───── Material supplied
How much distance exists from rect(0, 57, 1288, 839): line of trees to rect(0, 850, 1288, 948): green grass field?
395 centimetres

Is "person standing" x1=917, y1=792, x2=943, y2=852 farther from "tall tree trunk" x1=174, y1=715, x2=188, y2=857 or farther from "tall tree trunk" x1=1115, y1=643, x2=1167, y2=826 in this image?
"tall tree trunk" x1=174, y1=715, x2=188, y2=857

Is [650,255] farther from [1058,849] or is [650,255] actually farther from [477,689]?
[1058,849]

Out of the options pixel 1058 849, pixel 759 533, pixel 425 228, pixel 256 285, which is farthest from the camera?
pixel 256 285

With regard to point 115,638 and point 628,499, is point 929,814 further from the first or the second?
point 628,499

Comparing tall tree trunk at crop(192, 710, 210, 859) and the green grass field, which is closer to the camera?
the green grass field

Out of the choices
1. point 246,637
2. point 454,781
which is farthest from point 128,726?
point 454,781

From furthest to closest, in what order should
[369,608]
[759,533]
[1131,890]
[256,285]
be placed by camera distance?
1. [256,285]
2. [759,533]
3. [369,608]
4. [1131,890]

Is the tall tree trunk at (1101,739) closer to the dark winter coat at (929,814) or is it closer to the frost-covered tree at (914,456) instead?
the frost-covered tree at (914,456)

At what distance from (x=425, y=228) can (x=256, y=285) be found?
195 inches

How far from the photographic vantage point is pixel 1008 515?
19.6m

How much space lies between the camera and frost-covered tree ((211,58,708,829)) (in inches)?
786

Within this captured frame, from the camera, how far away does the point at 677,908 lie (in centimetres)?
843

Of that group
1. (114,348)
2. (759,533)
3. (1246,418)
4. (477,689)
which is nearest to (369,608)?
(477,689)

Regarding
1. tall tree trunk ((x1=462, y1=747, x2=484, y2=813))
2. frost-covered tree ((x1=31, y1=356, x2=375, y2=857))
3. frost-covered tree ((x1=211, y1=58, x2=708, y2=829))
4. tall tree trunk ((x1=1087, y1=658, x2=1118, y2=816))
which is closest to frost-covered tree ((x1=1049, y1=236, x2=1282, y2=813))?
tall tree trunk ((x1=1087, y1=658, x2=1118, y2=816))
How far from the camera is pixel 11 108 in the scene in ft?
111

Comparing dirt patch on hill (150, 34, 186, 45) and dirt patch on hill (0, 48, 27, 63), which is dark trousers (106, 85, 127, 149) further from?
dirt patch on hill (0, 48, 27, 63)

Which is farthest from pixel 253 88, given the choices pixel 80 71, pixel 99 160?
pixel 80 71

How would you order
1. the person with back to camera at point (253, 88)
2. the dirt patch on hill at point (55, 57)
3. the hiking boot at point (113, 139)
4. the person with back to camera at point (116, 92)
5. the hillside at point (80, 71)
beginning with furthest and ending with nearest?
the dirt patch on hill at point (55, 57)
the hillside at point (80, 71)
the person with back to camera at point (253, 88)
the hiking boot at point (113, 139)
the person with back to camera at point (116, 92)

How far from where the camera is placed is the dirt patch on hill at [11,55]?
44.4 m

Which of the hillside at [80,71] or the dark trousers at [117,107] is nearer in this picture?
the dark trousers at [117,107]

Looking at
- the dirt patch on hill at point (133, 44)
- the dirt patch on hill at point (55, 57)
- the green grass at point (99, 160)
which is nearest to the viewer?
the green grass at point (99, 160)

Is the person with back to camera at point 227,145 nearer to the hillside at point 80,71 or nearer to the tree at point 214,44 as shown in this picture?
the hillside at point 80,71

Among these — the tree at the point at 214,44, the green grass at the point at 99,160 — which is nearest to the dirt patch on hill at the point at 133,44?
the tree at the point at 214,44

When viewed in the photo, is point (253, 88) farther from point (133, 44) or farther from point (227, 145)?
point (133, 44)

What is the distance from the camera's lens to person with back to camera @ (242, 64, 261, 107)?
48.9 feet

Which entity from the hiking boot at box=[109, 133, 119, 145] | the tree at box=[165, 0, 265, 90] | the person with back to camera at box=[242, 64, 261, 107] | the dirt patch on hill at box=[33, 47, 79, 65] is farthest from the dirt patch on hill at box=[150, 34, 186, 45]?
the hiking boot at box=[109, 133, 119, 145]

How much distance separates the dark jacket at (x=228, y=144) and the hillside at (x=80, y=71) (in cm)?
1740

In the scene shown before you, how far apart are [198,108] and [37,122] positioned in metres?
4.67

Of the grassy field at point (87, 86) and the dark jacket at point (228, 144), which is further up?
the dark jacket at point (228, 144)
──────────
§ Directions: Print every row above again, word for word and unchanged, from the first to the last.

§ Solution to the problem:
How much distance exists from rect(0, 57, 1288, 839): line of trees to rect(0, 850, 1288, 948): green grass field?
395 centimetres

Is "person standing" x1=917, y1=792, x2=943, y2=852 farther from "tall tree trunk" x1=174, y1=715, x2=188, y2=857 or farther from "tall tree trunk" x1=1115, y1=643, x2=1167, y2=826 in this image?
"tall tree trunk" x1=174, y1=715, x2=188, y2=857

Is [650,255] farther from [1058,849] or is [650,255] actually farther from [477,689]?
[1058,849]

Out of the options pixel 1058 849, pixel 759 533, pixel 425 228, pixel 256 285, which is farthest from the camera?
pixel 256 285

With regard to point 115,638 and point 628,499, is point 929,814 further from the first or the second?
point 628,499

Comparing tall tree trunk at crop(192, 710, 210, 859) and the green grass field, which is closer to the camera?
the green grass field

Out of the choices
1. point 246,637
2. point 454,781
which is farthest from point 128,726?
point 454,781

From furthest to closest, in what order should
[369,608]
[759,533]
[1131,890]
[256,285]
be placed by camera distance?
1. [256,285]
2. [759,533]
3. [369,608]
4. [1131,890]

Is the tall tree trunk at (1101,739) closer to the dark winter coat at (929,814) or is it closer to the frost-covered tree at (914,456) instead?
the frost-covered tree at (914,456)

At what distance from (x=425, y=228) can (x=256, y=285) be found?
195 inches

How far from the photographic vantage point is pixel 1008 515?
19.6m

How much space lies between the camera and frost-covered tree ((211,58,708,829)) (in inches)?
786

Within this captured frame, from the camera, how far away does the point at 677,908 lie (in centimetres)?
843

Of that group
1. (114,348)
2. (759,533)
3. (1246,418)
4. (477,689)
which is nearest to (369,608)?
(477,689)

Regarding
1. tall tree trunk ((x1=462, y1=747, x2=484, y2=813))
2. frost-covered tree ((x1=31, y1=356, x2=375, y2=857))
3. frost-covered tree ((x1=211, y1=58, x2=708, y2=829))
4. tall tree trunk ((x1=1087, y1=658, x2=1118, y2=816))
which is closest to frost-covered tree ((x1=1049, y1=236, x2=1282, y2=813))?
tall tree trunk ((x1=1087, y1=658, x2=1118, y2=816))
How far from the camera is pixel 11 108 in the scene in ft?
111

Comparing dirt patch on hill (150, 34, 186, 45) and dirt patch on hill (0, 48, 27, 63), which is dark trousers (106, 85, 127, 149) further from?
dirt patch on hill (0, 48, 27, 63)

Which is farthest from pixel 253 88, given the choices pixel 80 71, pixel 99 160?
pixel 80 71

How would you order
1. the person with back to camera at point (253, 88)
2. the dirt patch on hill at point (55, 57)
3. the hiking boot at point (113, 139)
4. the person with back to camera at point (116, 92)
5. the hillside at point (80, 71)
beginning with furthest and ending with nearest?
the dirt patch on hill at point (55, 57)
the hillside at point (80, 71)
the person with back to camera at point (253, 88)
the hiking boot at point (113, 139)
the person with back to camera at point (116, 92)

How far from where the camera is placed is the dirt patch on hill at [11,55]?
44.4 m

Which of the hillside at [80,71] or the dark trousers at [117,107] is nearer in this picture?
the dark trousers at [117,107]

Looking at
- the dirt patch on hill at point (133, 44)
- the dirt patch on hill at point (55, 57)
- the green grass at point (99, 160)
which is nearest to the viewer?
the green grass at point (99, 160)

Is the person with back to camera at point 227,145 nearer to the hillside at point 80,71 or nearer to the tree at point 214,44 as shown in this picture?
the hillside at point 80,71

Among these — the tree at the point at 214,44, the green grass at the point at 99,160 — which is nearest to the dirt patch on hill at the point at 133,44?
the tree at the point at 214,44

When viewed in the photo, is point (253, 88) farther from point (133, 44) or farther from point (227, 145)?
point (133, 44)

What is the distance from the camera's lens to person with back to camera @ (242, 64, 261, 107)?
48.9 feet

Which entity from the hiking boot at box=[109, 133, 119, 145] | the tree at box=[165, 0, 265, 90] | the person with back to camera at box=[242, 64, 261, 107] | the dirt patch on hill at box=[33, 47, 79, 65] is farthest from the dirt patch on hill at box=[150, 34, 186, 45]?
the hiking boot at box=[109, 133, 119, 145]

How much distance separates the dark jacket at (x=228, y=144) and the hillside at (x=80, y=71) (in cm)?
1740

In the scene shown before you, how far apart are [198,108] and [37,122] positioned in metres?
4.67

Of the grassy field at point (87, 86) and the dark jacket at point (228, 144), which is further up?
the dark jacket at point (228, 144)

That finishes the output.